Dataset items
::::
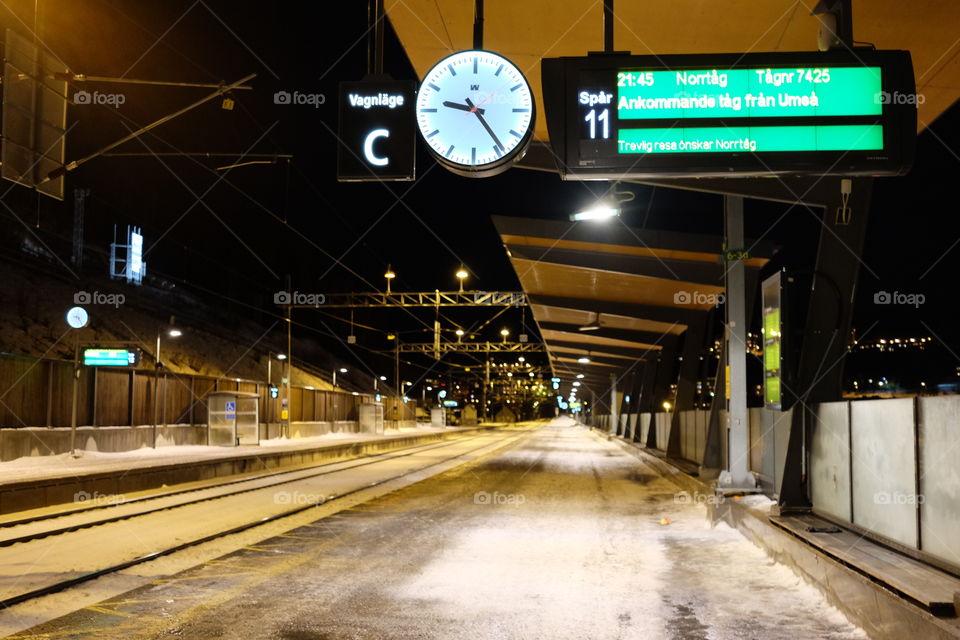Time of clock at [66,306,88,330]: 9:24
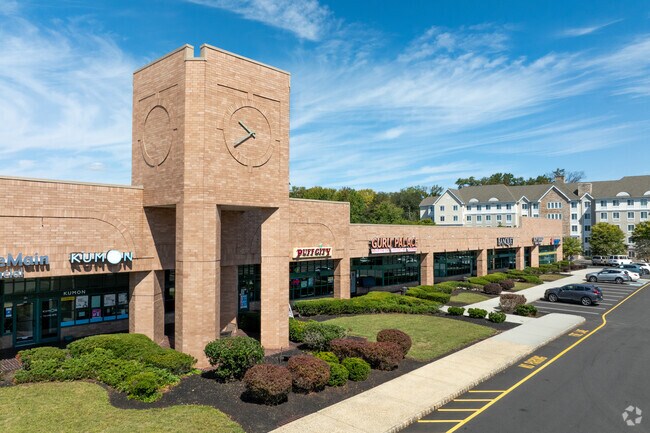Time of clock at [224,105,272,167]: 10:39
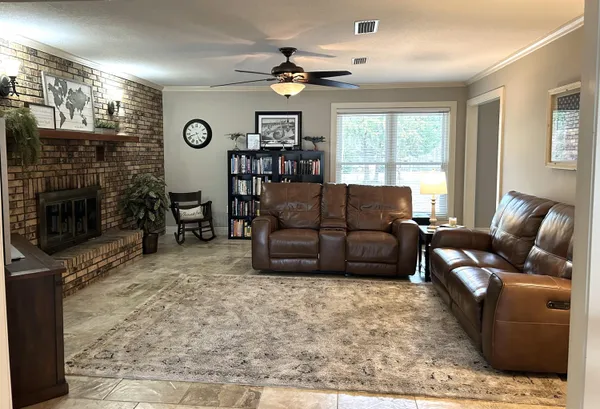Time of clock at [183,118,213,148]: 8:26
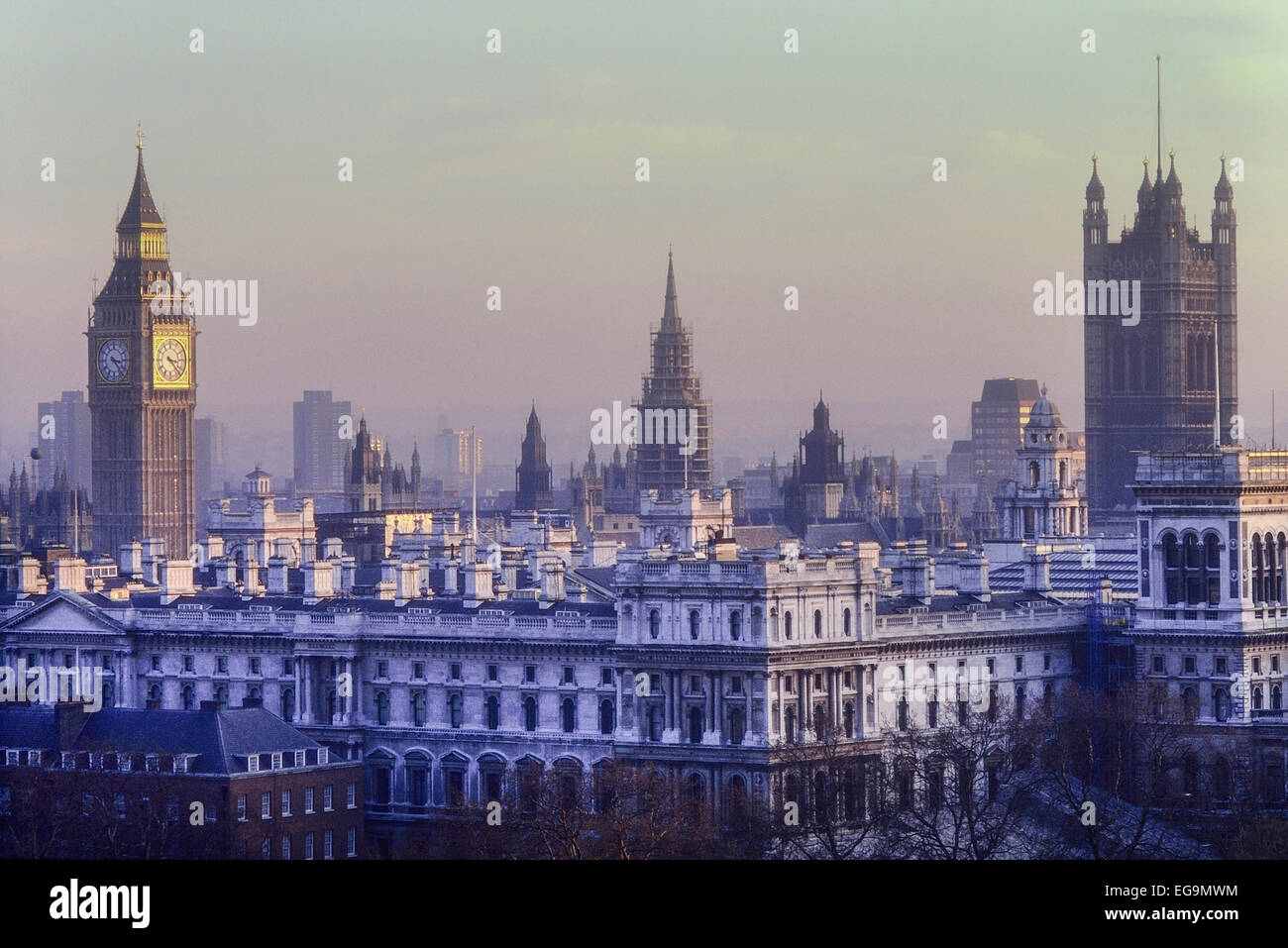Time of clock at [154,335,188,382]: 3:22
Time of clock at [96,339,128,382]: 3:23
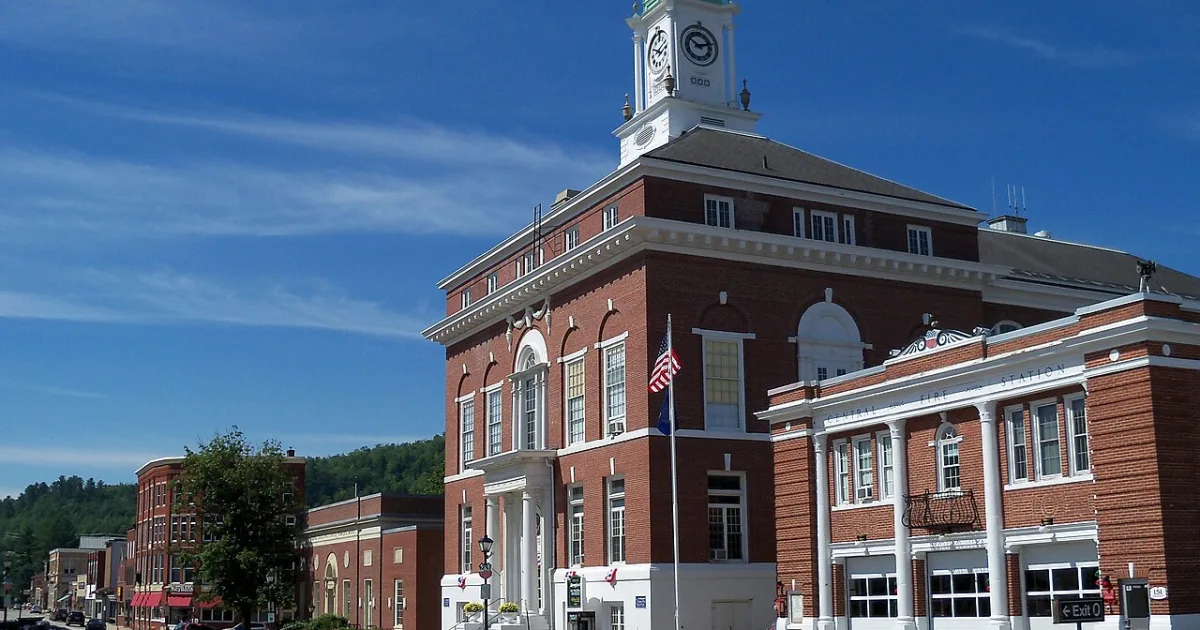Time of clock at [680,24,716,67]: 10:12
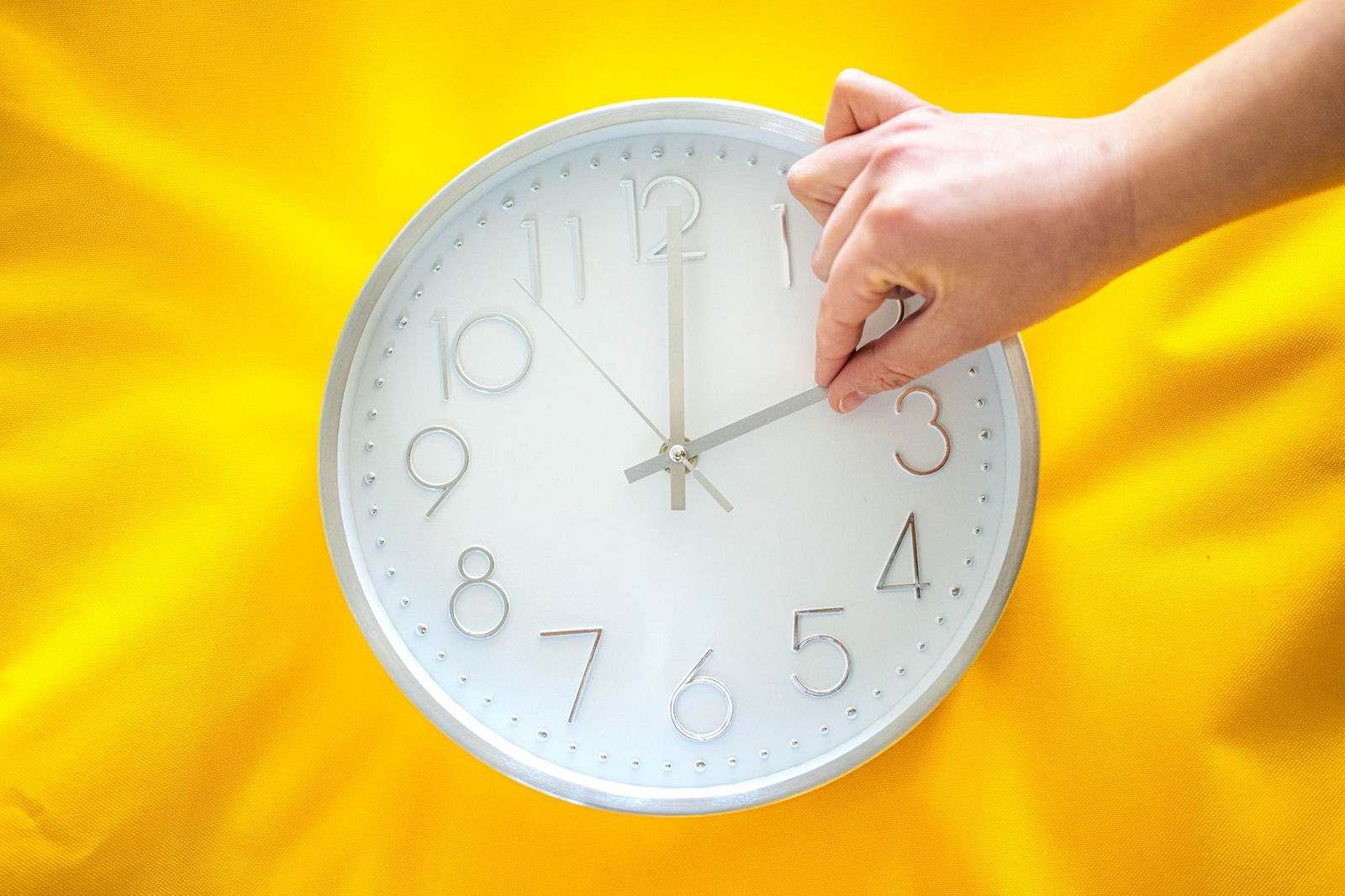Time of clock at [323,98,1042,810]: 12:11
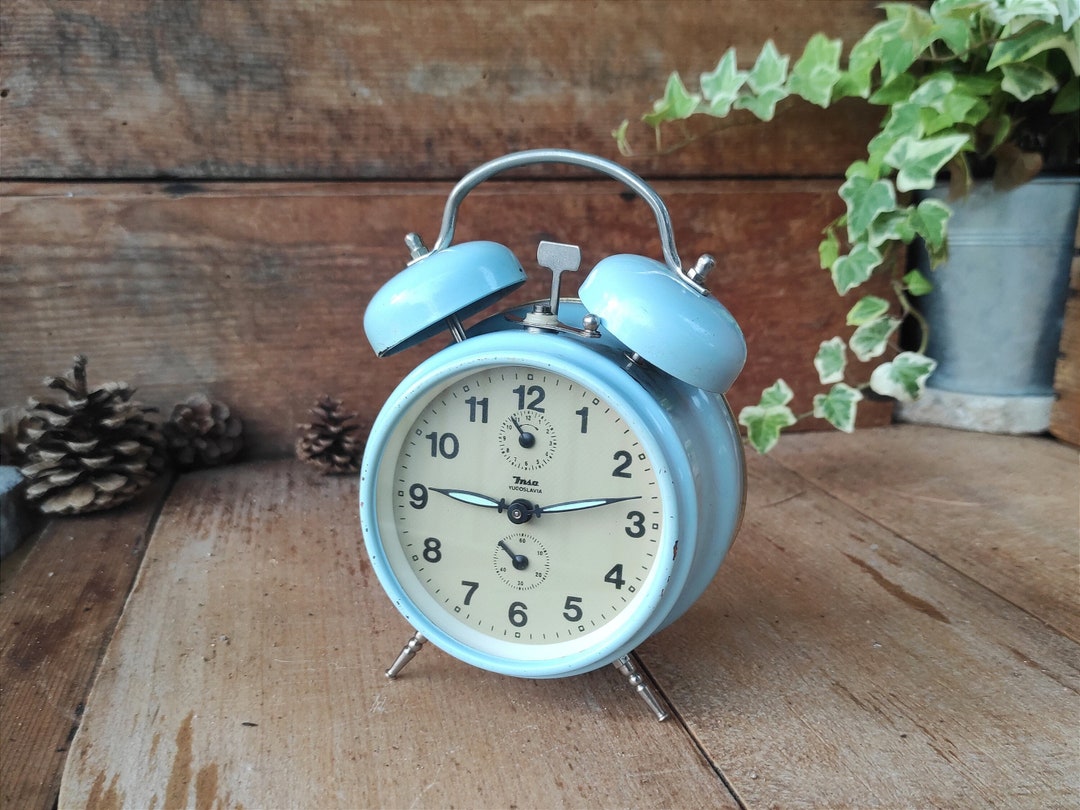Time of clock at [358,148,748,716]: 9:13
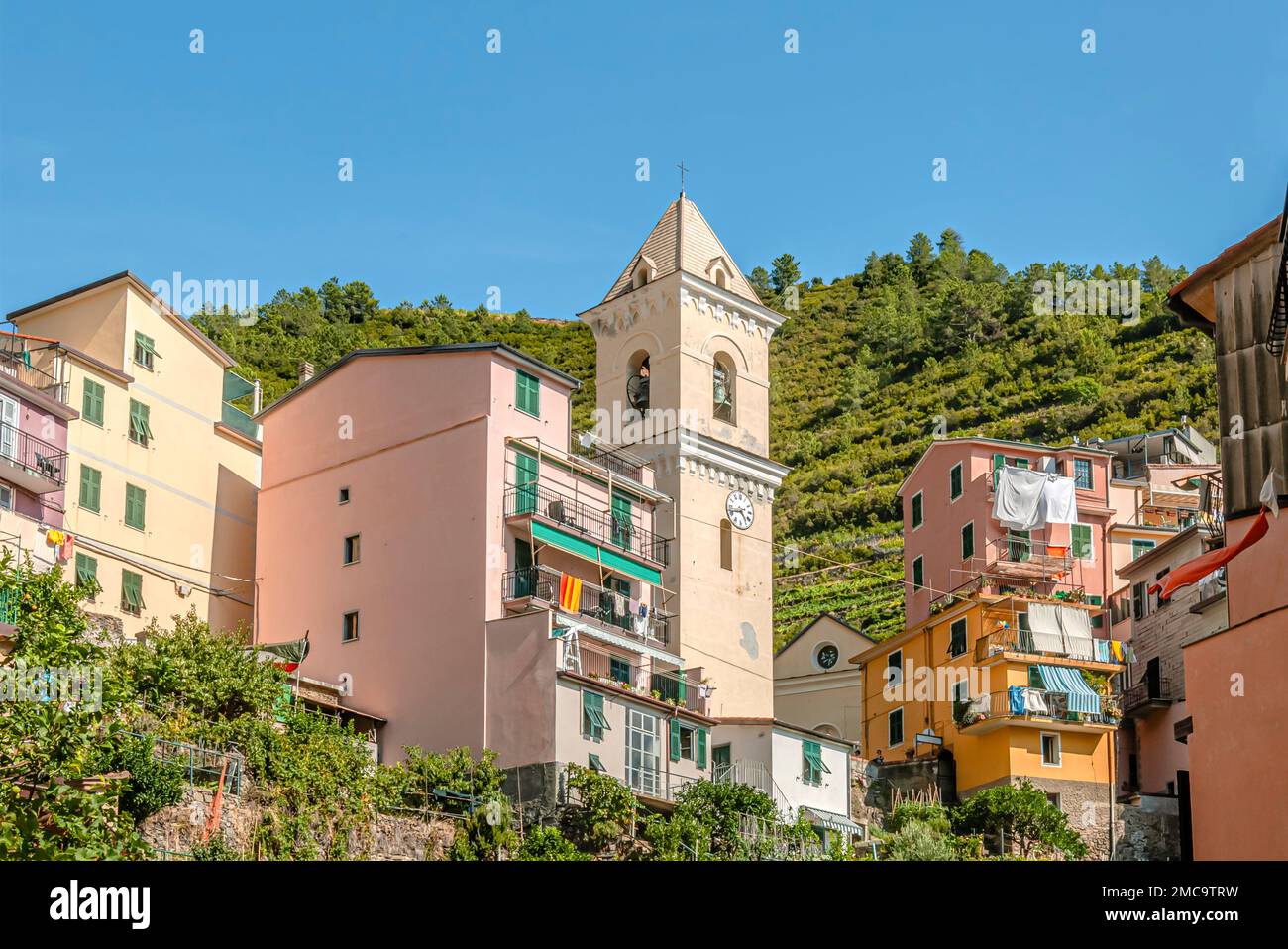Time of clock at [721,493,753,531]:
::::
Copy out the stretch from the line containing "Time of clock at [154,335,188,382]: 3:22" through the end of the items, leaving out the pictures.

Reply:
Time of clock at [154,335,188,382]: 3:22
Time of clock at [96,339,128,382]: 3:23
Time of clock at [680,24,716,67]: 10:12
Time of clock at [323,98,1042,810]: 12:11
Time of clock at [358,148,748,716]: 9:13
Time of clock at [721,493,753,531]:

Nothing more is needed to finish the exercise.